Variously known as "RPMs," "spinning," or "bikercise," it is an all-out assault on the cardiovascular system, nearly an hour of frenetic riding on stationary bikes to pulsating music and orders barked out by the instructor.
About 20 clunky yellow machines--built vaguely in the manner of racing bikes--are squeezed helter-skelter into the room. They all point Mecca-like toward a small platform where our teacher, Doug Blasdell, rides herd with a microphone amid a bank of audio equipment. Mirrors cover mostof two walls; several small windows let in a muted wash of the day's fading light.
It certainly isn't everyone's idea of paradise.

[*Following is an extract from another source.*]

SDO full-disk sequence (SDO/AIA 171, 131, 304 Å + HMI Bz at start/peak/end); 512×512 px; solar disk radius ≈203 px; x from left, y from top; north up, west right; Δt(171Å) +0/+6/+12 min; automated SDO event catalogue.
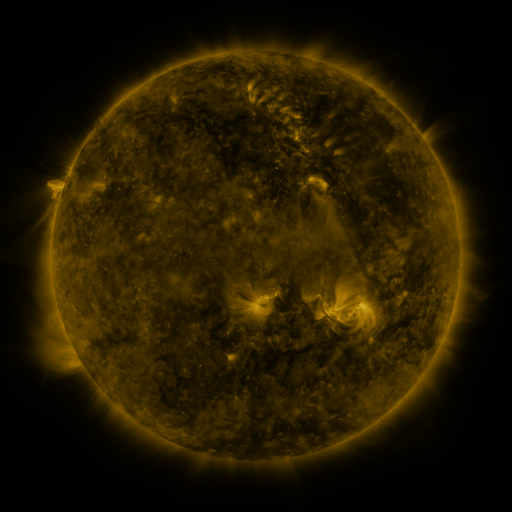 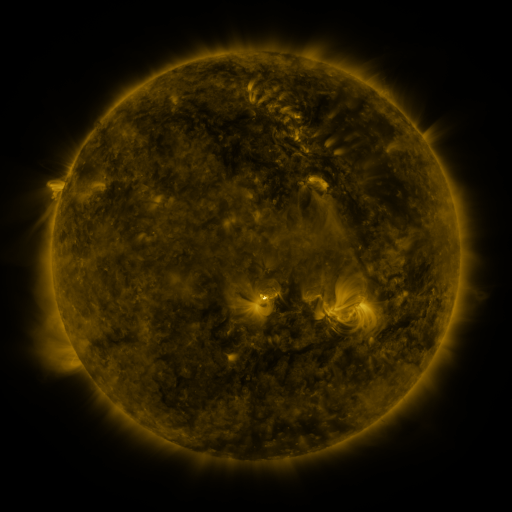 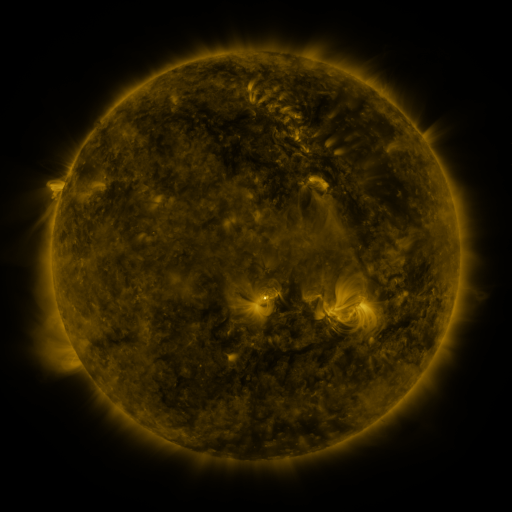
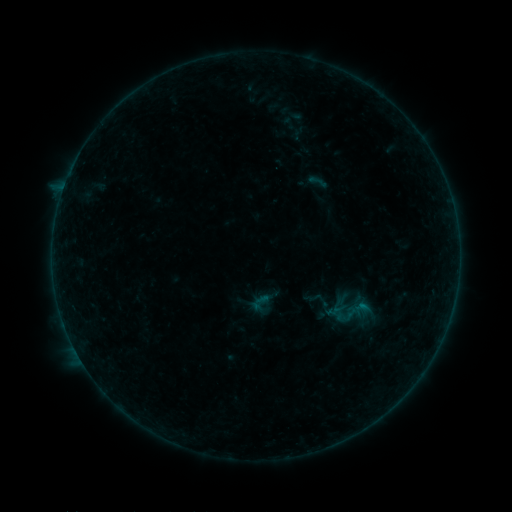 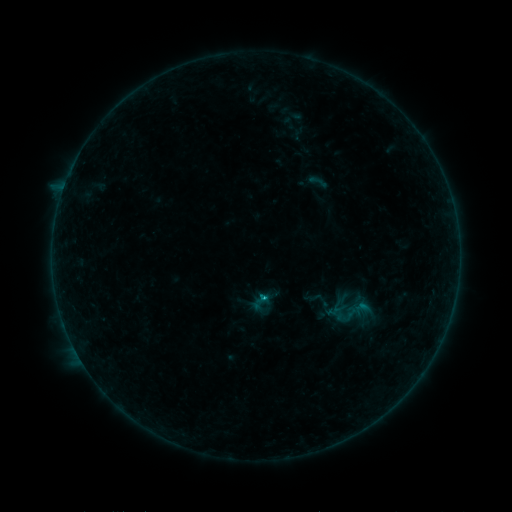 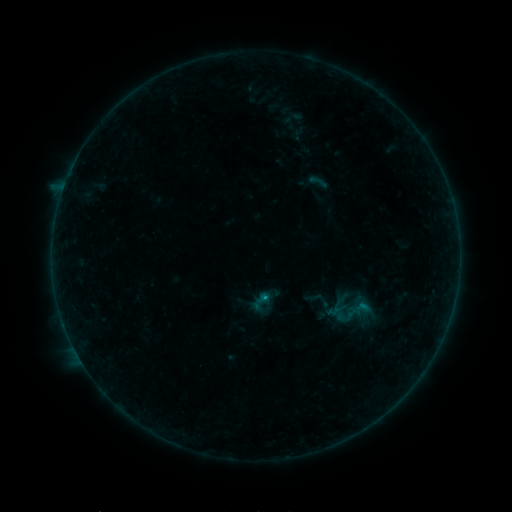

But for me, it is an urban sanctuary, a place where I can fall silently into my thoughts while my body goes on automatic pilot.
One by one, riders click their cycling shoes into the pedals. Soon the world is reduced to the up-and-down strokes of locomotion, my singular physical vocation blending mystically into a shared ritual. Like a giant turbine slowly gaining speed, the bikes take on a unified revving sound.
"Let yourself get lost in the music," Doug yells out.
I do just that. My concentration is complete, letting the music seep in as I focus on my breathing, my stroke, my thoughts.
"Bring it up," Doug yells at his pedaling acolytes. We oblige him, tightening the tension on the flywheel and increasing the pace. The turbine roars.
The perspiration comes pouring off my forehead in steady streams now; my T-shirt is drenched through. The mirrors are thoroughly fogged, the air damp. I glance around at the other riders. They are in the same sweaty trance.
Doug leads us up imaginary hills, through lung-busting sprints and seemingly endless rounds of standing in the saddle, forcing us to use our thighs and glutes where quadriceps and calves just won't hack it.
We move past exhaustion, the mere repetition of pedaling now its own end. At long last, the music slows to a New Age drone. We begin to let up our pace. Slowly I disengage from the bike. It is dark outside as we file from the studio.
I glance back and, deserted, it looks like any other drab room. The still-foggy mirrors, however, bear witness to the strange calm I now feel. And walking into the cool environs of early evening, I steel myself to take on the world once again.